Я повесил трубку; еще один такой разговор я сегодня не переживу. Но становилось все прохладнее; дул слабый ветер; осень все больше давала о себе знать, особенно по вечерам. Я выдернул из розетки телефонный провод, с наслаждением разделся и лег спать.

7

Я проснулся чуть за полночь, долго лежал, пытаясь уснуть. Но мне не спалось. Я встал, зажег свет, снял с полки сборник старой поэзии, открыл поэму про короля Хорна, потом пошел на кухню и вскипятил чайник. Крепкий чай разбудил меня окончательно, я оделся и вышел на балкон. Было чуть ветрено, очень тихо, пустыня лежала подо мною черной холодной массой. Мои мысли застыли перед тишиной иерусалимской ночи, ее холодом и одиночеством; прислонившись к перилам балкона, я всматривался в дальние огни пустыни, в ее темноту, в ее обманчивую свободу. Но потом я вернулся в комнату; снова полистал книги; но ни читать, ни работать мне не хотелось. Я надел кроссовки, погасил свет и вышел на улицу.

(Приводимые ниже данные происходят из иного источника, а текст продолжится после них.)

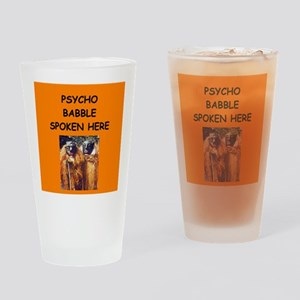 new age psychobabble Pint Glass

Было холодно. Ночной холод обволакивал своим мягким пушистым пледом, осторожным движением касался рук, задерживал шаги, и, повинуясь его воле, я шел медленно, с трудом заплывая в желтые облака фонарного света, сплетенного со светом луны, в качающиеся размытые пятна на прозрачной с голубизной черноте ночного воздуха: по его покою, по его неподвижной тишине я выверял темп своих шагов, настраивая их на тембр ночи: зелени, светящейся болотно-зеленым светом под лучами фонарей, ее пыль была скрыта ночью, пустотой неожиданно расширившихся улиц, выплывающего из окон сонного дыхания жителей предместья, мутного и таинственного движения пустыни. Холод, почти неощутимый вначале, становился все более заметным, и, спускаясь по склону холма, я ускорил шаги. Желтый зрачок луны склонялся к моему лицу, напоминая о полнолунии, ночи, холоде ночи. И завернутая в покрывало холода пустыня под моими ногами казалась морем черноты, бескрайней пустотой, сливающейся за невидимой глазу гранью с пустотой космоса. Спустившись чуть ниже и перебравшись через груды строительного мусора, я вышел на ее край.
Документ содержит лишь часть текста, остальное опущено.